Abstract 301P
Background
During the initial approach to the COVID-19 pandemic, some international recommendations regarding high-grade gliomas (HGG) favored the use of hypofractionated radiotherapy (HFR) regiments, particularly in elderly and frail patients. In our institution, to reduce the risk of COVID-19 infection and the treatment interruptions, the multidisciplinary group decided to carry out a modified STUPP protocol (HFR - 40,05Gy/15 fractions over 3 weeks - with TMZ), even in younger patients with good performance status (PS). However, a few data exist about the role of HFR in this subgroup of patients.
Methods
Retrospective analysis of patients with a newly diagnosed HGG treated with chemoradiotherapy with temozolomide (TMZ) followed by adjuvant TMZ, between 2016 and 2021. Patients with ≤ 70 years old and ECOG PS ≤ 2, treated with conventional fraction RT (CFR, 60Gy/30 fractions, over 6 weeks) or HFR concurrent with TMZ (75 mg/m2/day), followed by adjuvant TMZ (150-200 mg/m2/day for 5 days, every 4 weeks) were included. Survival analysis was performed using the Kaplan-Meier method and prognostic factors assessed by univariate analysis and by the Cox regression model.
Results
A total of 157 patients were included, with a median age of 56 years old (26-69). The majority (82,2%) was submited to surgical resection. About 24% (n=37) were treated with HFR-TMZ and 76% (n=120) with CFR-TMZ. The most frequent adverse event was thrombocytopenia (n=39), with no difference between groups (p=0,828). The patients treated with HFR had a median overall survival (mOS) of 18 months vs. 21 months with CFR (p=0,221). The median progression free survival (mPFS) was 13 months for patients treated with HFR, and 10 months for CFR (p=0,418).
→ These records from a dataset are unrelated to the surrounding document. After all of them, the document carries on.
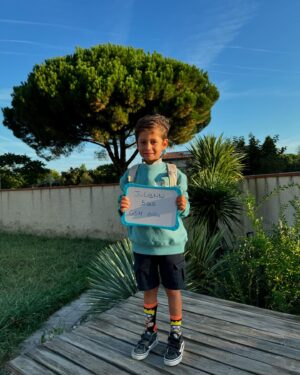 Jesta Hillmann Instagram - C’est le grand jour ! Petite section pour Adriann et grande section pour Juliann … 🥹 J’ai versé ma petite larme bien évidemment. Larme de joie, de fierté et de nostalgie ! Mes fils 🤍🙌🏼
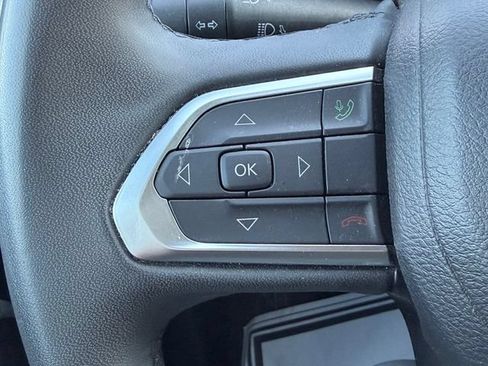 Used 2024 Jeep Compass Latitude AWD/4WD image 16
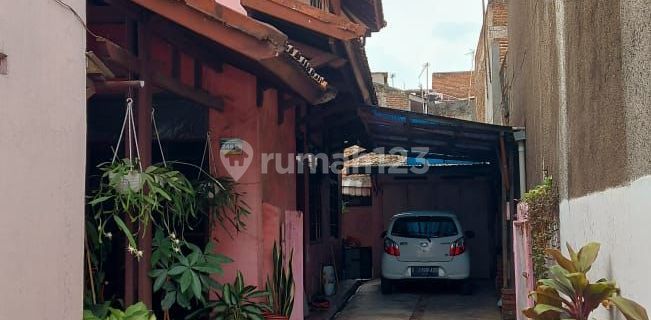 SHM Boarding House Purwakarta, Purwakarta 1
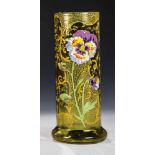 Vase mit Stiefmütterchen Legras & Cie., Verreries de Saint-Denis, um 1900 Hellgrünes, längsoptisches
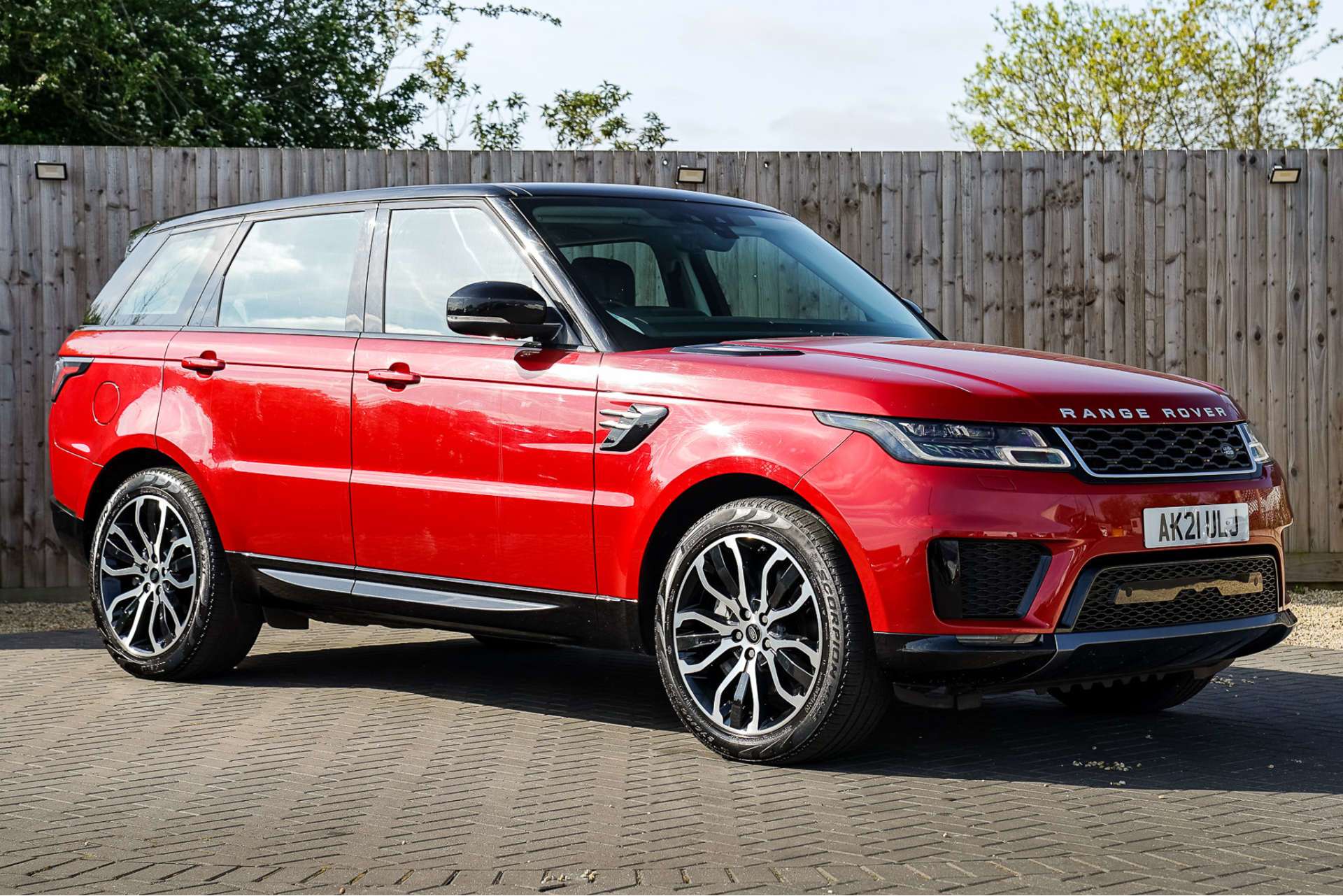 LAND ROVER RANGE ROVER SPORT 3.0 D300 MHEV HSE SUV 5dr Diesel Auto 4WD Euro 6 (s/s) (300 ps) For Sale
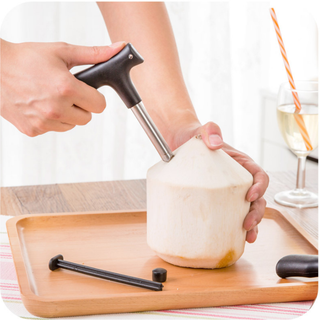 Dụng cụ đục lỗ trái dừa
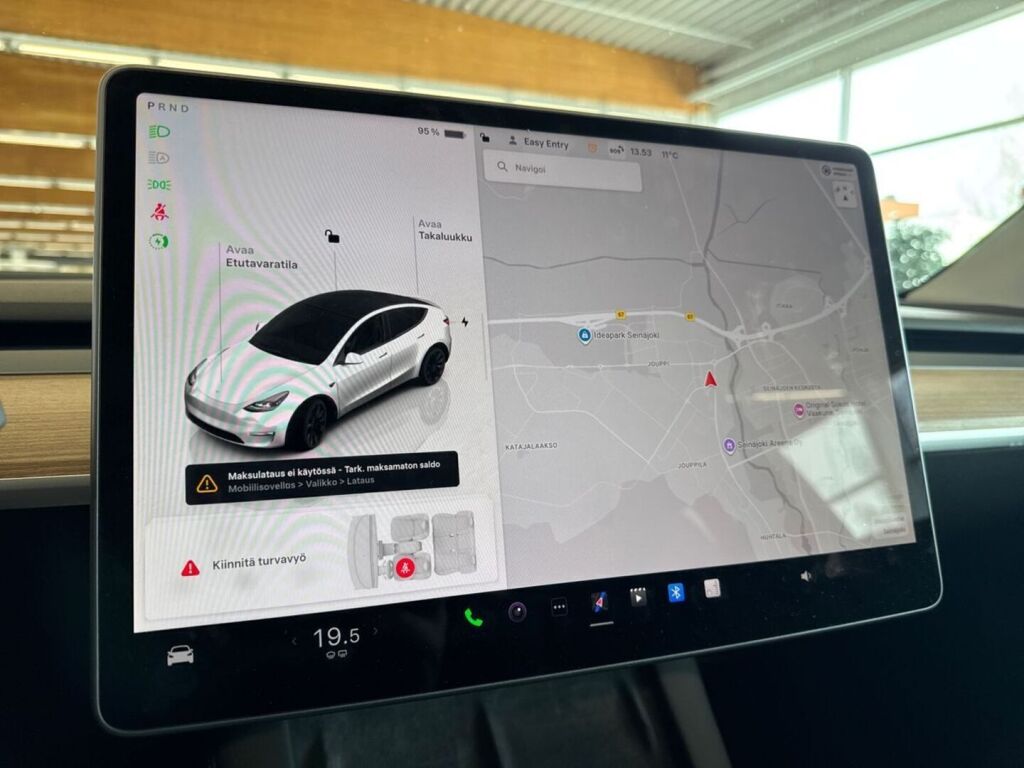 Tesla Model Y 2023 Valkoinen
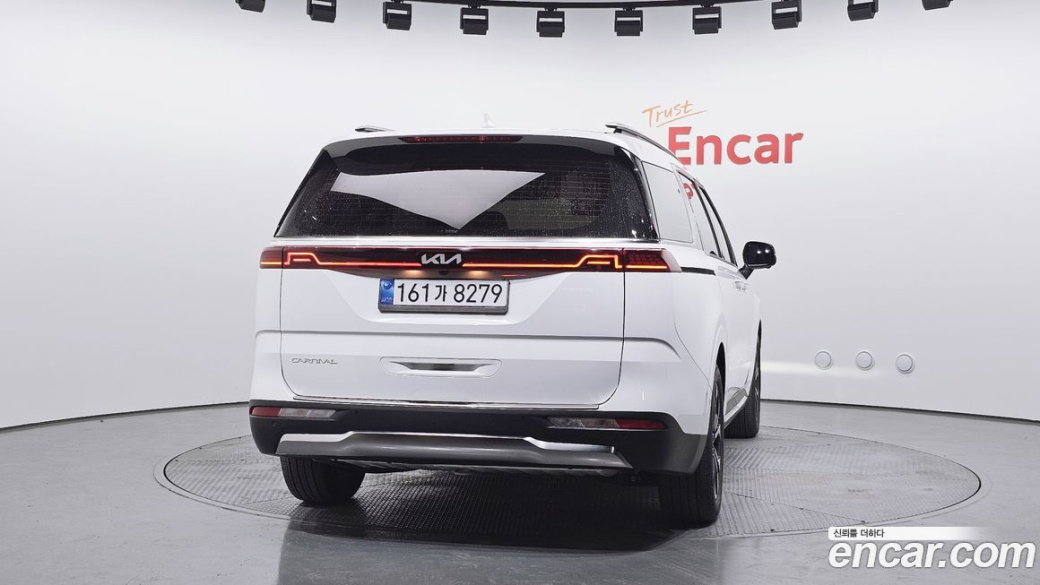Kia Carnival 9-Seater Noblesse, 2023
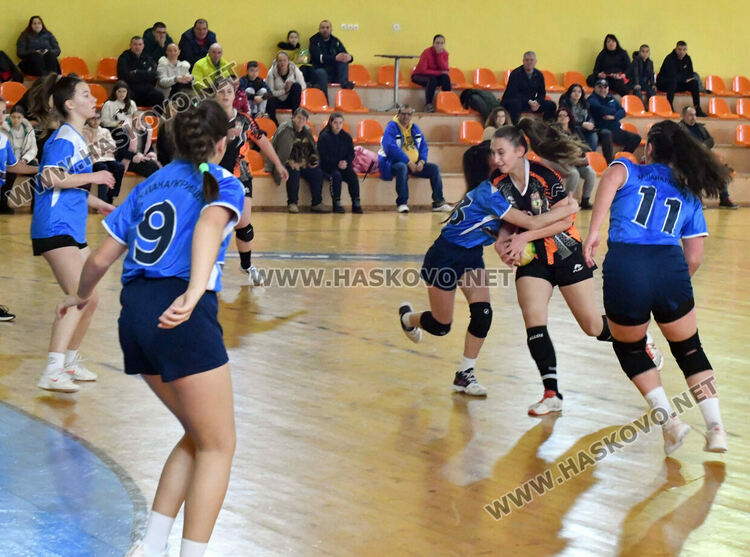 Започнаха мачовете за хандбалната Купа на България до 14 години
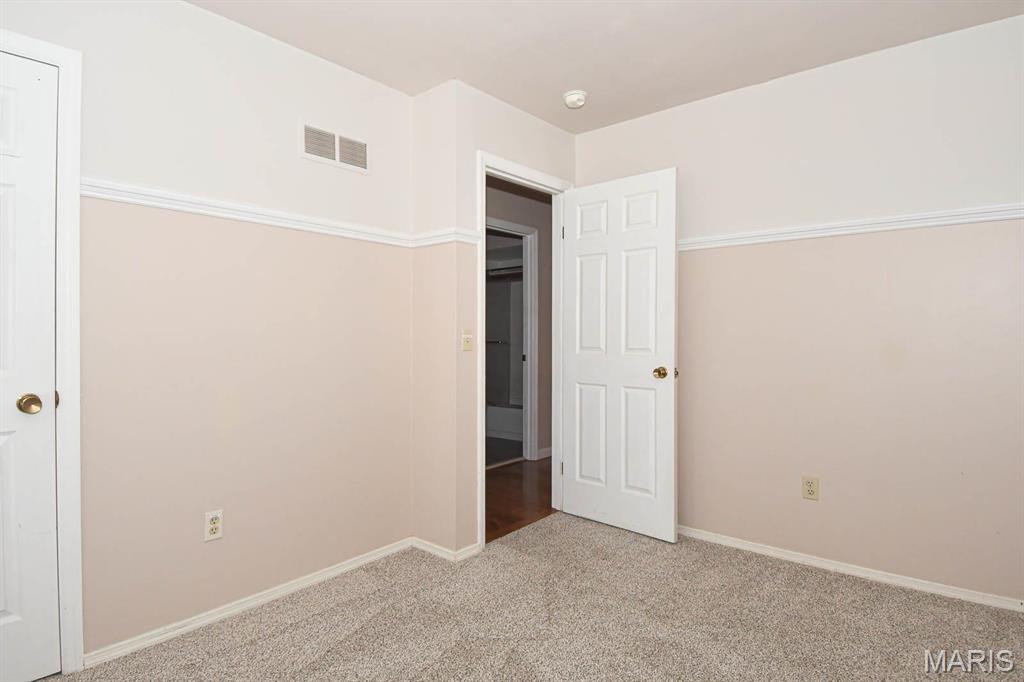 738 N Woodlawn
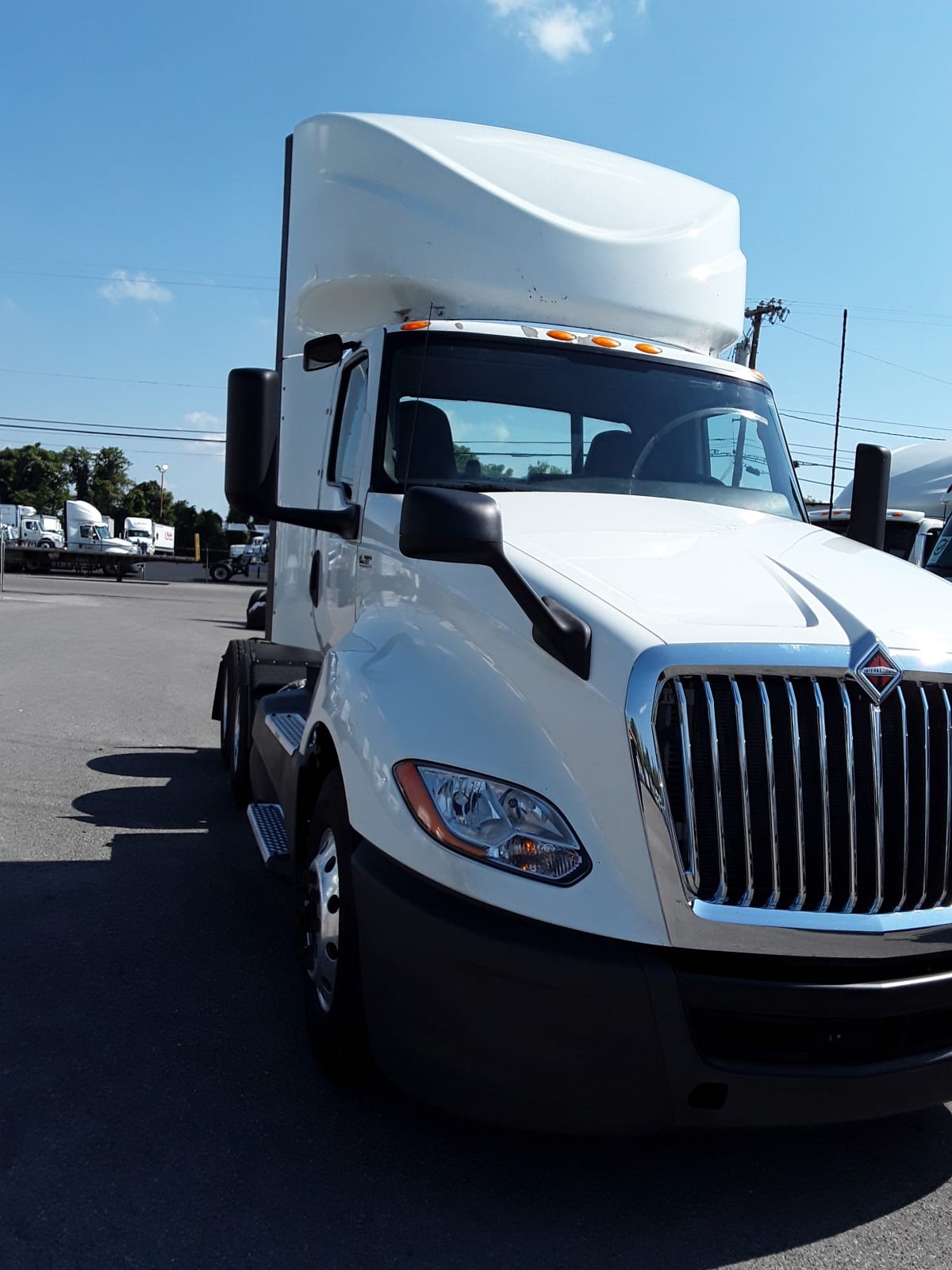 2020 Navistar International LT625 DAYCAB T/A 268096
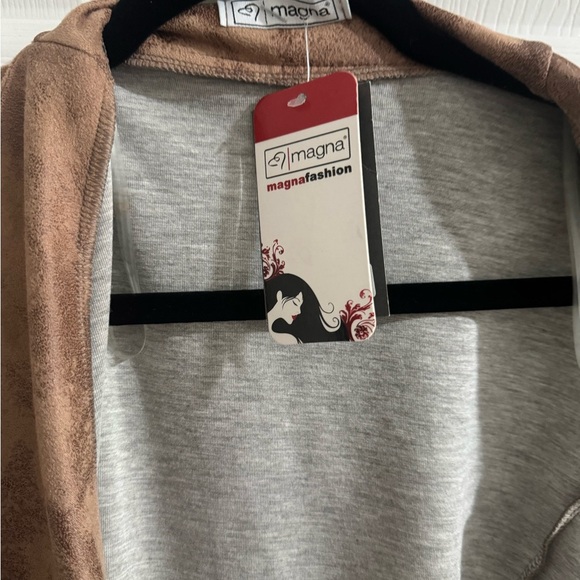 Brown Suede-Like Blazer with Waterfall Collar - Picture 5 of 7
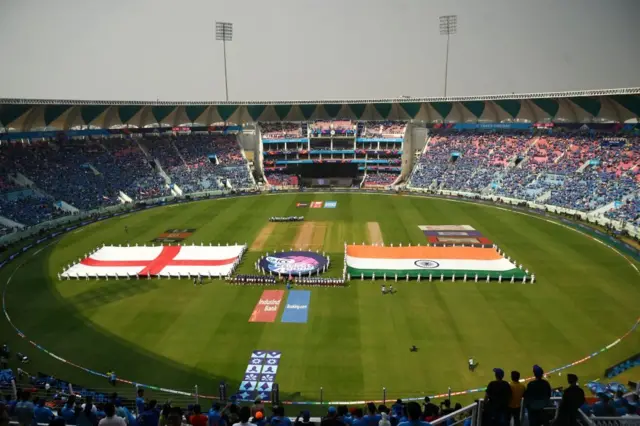 लखनऊ का मैदान 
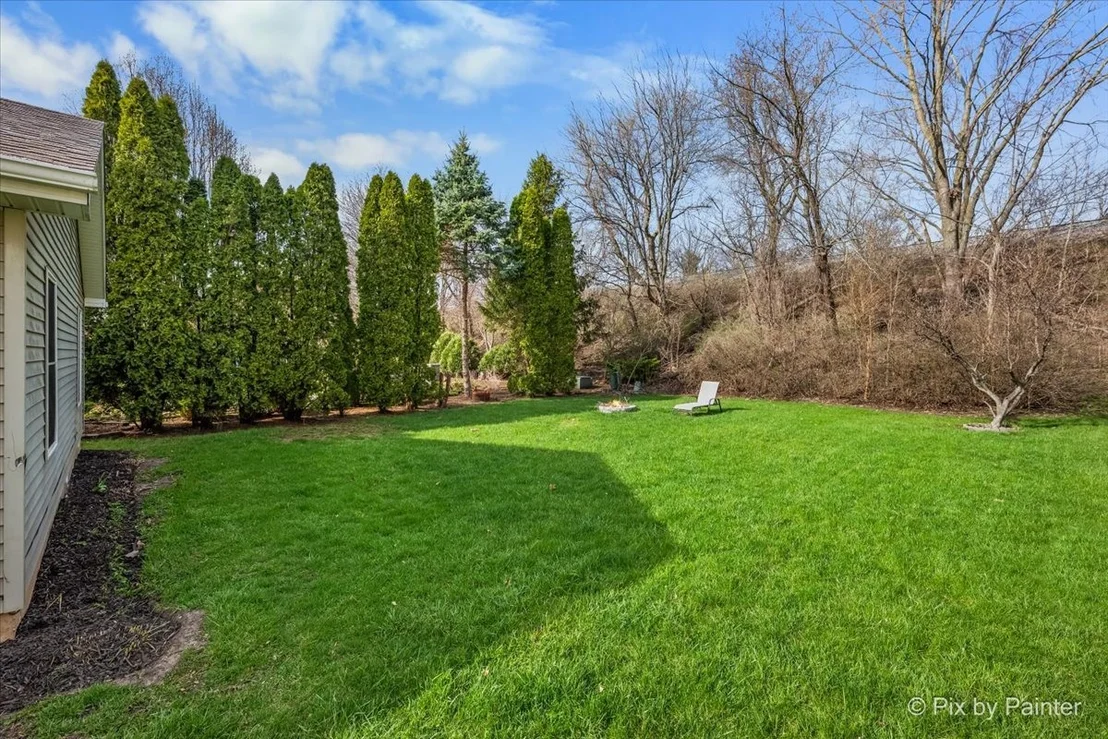 Photo of 705 Hawthorne Lane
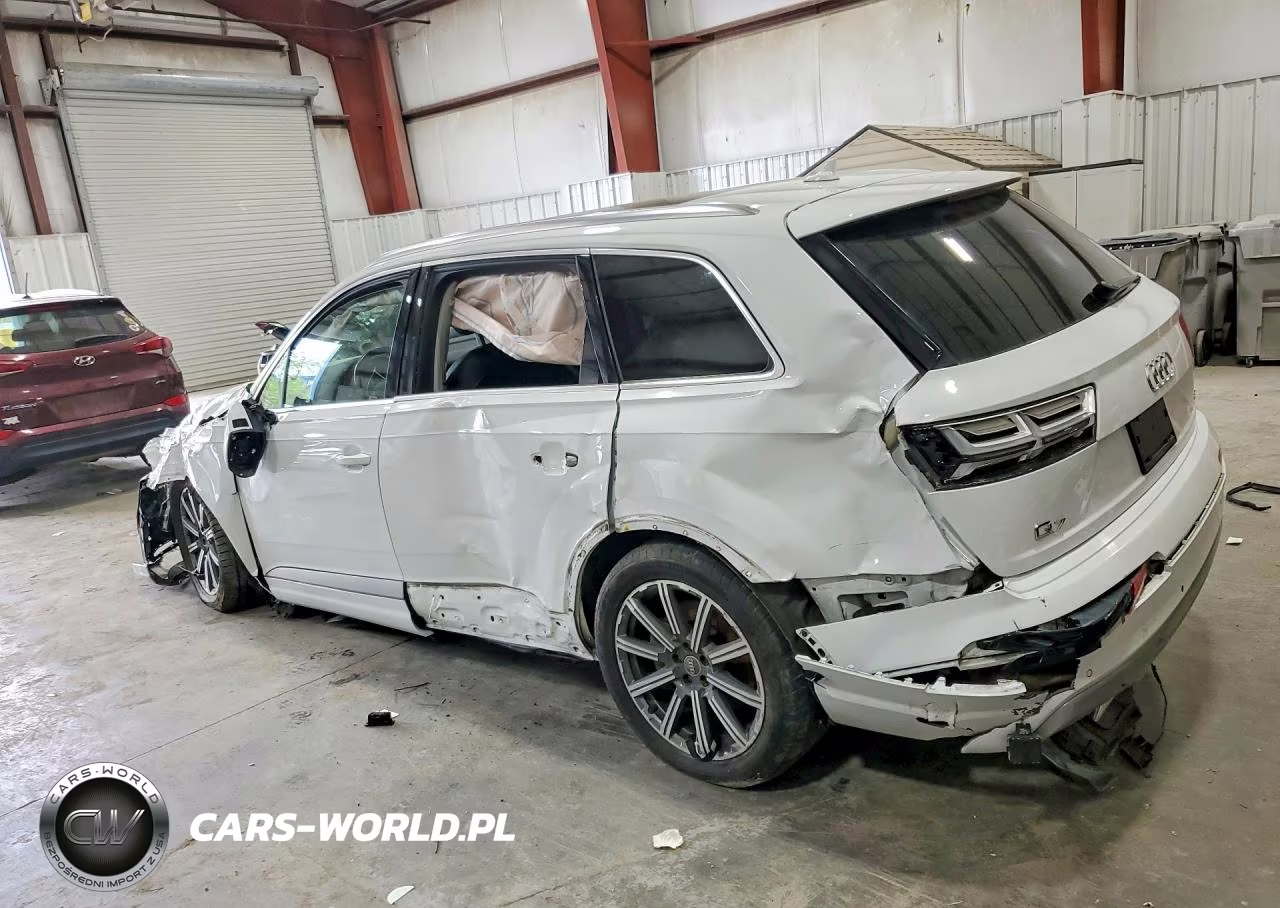 2018 Audi Q7 Premium Plus VIN:WA1LAAF7XJD001911 - 2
In multivariate analysis, IDH mutation (OS: HR 0,47; 95% CI 0,26-0,86; p= 0,014. PFS: HR 0,47; 95% CI 0,27-0,84; p=0,010) and absence of corticotherapy (OS: HR 0,65; 95% CI 0,44-0,98; p=0,038. PFS: HR 0,65; 95% CI 0,44-0,97, p=0,034) had a positive impact on OS and PFS.
Conclusions
According to our data, in HGG patients with ≤70 years old and a good PS, the use of HFR with TMZ had no impact on median PFS and OS, when compared with CFR-TMZ. However, the role of HFR in this setting needs further research.
Clinical trial identification
Editorial acknowledgement
Legal entity responsible for the study
The authors.
Funding
Has not received any funding.
Disclosure
All authors have declared no conflicts of interest.